▸ Items of scene-based questions:
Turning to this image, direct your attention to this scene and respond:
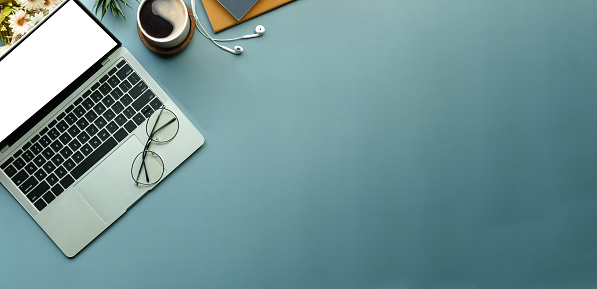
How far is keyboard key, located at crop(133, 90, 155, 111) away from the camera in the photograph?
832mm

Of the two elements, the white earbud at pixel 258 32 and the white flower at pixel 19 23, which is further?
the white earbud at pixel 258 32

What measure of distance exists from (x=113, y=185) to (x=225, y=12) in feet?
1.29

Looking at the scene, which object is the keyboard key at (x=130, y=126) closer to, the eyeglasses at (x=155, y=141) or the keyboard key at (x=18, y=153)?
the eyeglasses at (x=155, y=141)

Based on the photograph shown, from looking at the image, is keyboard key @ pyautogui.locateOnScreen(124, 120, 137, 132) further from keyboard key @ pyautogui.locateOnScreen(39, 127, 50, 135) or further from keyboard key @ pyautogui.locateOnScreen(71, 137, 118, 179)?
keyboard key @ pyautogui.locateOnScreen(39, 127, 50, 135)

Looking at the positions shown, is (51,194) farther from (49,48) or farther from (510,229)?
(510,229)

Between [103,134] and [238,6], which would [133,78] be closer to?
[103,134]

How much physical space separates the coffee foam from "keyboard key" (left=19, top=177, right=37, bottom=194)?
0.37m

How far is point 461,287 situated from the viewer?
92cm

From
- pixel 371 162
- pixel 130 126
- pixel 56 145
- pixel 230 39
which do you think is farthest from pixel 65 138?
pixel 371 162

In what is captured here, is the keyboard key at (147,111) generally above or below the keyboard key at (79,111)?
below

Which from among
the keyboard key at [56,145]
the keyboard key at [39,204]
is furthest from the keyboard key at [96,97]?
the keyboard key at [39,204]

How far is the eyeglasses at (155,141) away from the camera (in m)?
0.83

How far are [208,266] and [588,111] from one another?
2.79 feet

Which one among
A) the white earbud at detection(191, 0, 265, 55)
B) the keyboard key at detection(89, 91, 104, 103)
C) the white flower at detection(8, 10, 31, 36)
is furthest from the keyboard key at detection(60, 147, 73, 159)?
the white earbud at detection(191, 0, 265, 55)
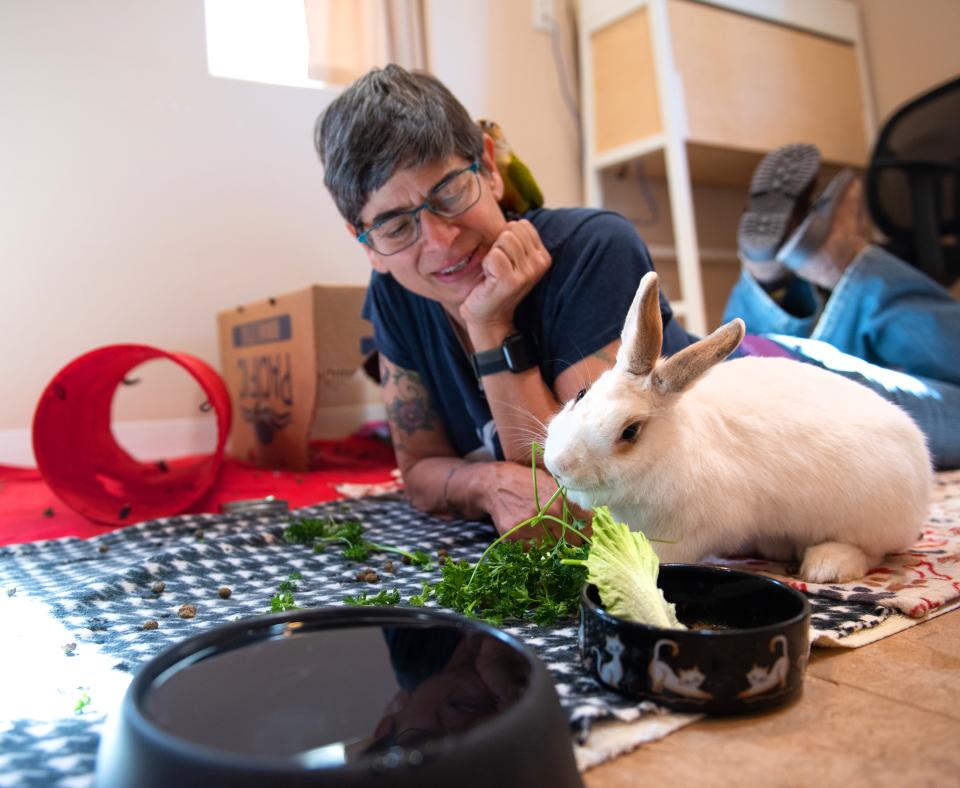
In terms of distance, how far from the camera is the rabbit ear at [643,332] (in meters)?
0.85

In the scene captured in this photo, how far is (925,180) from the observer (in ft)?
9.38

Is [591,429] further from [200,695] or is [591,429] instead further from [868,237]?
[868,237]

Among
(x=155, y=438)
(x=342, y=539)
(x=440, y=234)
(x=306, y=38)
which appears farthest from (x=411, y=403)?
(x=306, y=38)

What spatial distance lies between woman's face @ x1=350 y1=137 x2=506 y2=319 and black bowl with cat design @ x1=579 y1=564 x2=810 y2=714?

▸ Task directions: Could you copy out all of the items above word for word, leaving the pictures out?

▸ Response for this exercise:
Turning to this image, direct your attention to this scene and respond:
How far is keyboard key, located at crop(133, 90, 155, 111) away from the camera in the photograph?
832mm

Of the two elements, the white earbud at pixel 258 32 and the white flower at pixel 19 23, which is further?
the white earbud at pixel 258 32

What measure of distance exists from (x=113, y=185) to (x=225, y=12) in feet?
1.29

Looking at the scene, which object is the keyboard key at (x=130, y=126) closer to, the eyeglasses at (x=155, y=141) or the keyboard key at (x=18, y=153)?
the eyeglasses at (x=155, y=141)

Based on the photograph shown, from looking at the image, is keyboard key @ pyautogui.locateOnScreen(124, 120, 137, 132) further from keyboard key @ pyautogui.locateOnScreen(39, 127, 50, 135) or further from keyboard key @ pyautogui.locateOnScreen(71, 137, 118, 179)?
keyboard key @ pyautogui.locateOnScreen(39, 127, 50, 135)

Looking at the positions shown, is (51,194) farther from (49,48) or farther from (510,229)?
(510,229)

Between [103,134] and [238,6], which would [133,78] be closer to?
[103,134]

How much physical space separates the coffee foam from "keyboard key" (left=19, top=177, right=37, bottom=194)?
0.37m

How far is point 461,287 situated from the viewer?
92cm

From
- pixel 371 162
- pixel 130 126
- pixel 56 145
- pixel 230 39
which do you think is farthest from pixel 65 138?
pixel 371 162

In what is captured here, is the keyboard key at (147,111) generally above or below the keyboard key at (79,111)?
below

Which from among
the keyboard key at [56,145]
the keyboard key at [39,204]
is furthest from the keyboard key at [96,97]?
the keyboard key at [39,204]

How far is the eyeglasses at (155,141) away from the camera (in m)?
0.83

How far are [208,266] and [588,111] from one another?
2.79 feet

Which one among
A) the white earbud at detection(191, 0, 265, 55)
B) the keyboard key at detection(89, 91, 104, 103)
C) the white flower at detection(8, 10, 31, 36)
is furthest from the keyboard key at detection(60, 147, 73, 159)?
the white earbud at detection(191, 0, 265, 55)
In terms of distance, how far from the camera is the rabbit ear at [643,332] (in meters)?
0.85

In the scene captured in this photo, how far is (925,180) from the observer (in ft)?
9.38

Is [591,429] further from [200,695] or is [591,429] instead further from [868,237]?
[868,237]

Among
(x=155, y=438)
(x=342, y=539)
(x=440, y=234)
(x=306, y=38)
which appears farthest from (x=411, y=403)?
(x=306, y=38)

What spatial distance lies between woman's face @ x1=350 y1=137 x2=506 y2=319 and black bowl with cat design @ x1=579 y1=564 x2=810 y2=714?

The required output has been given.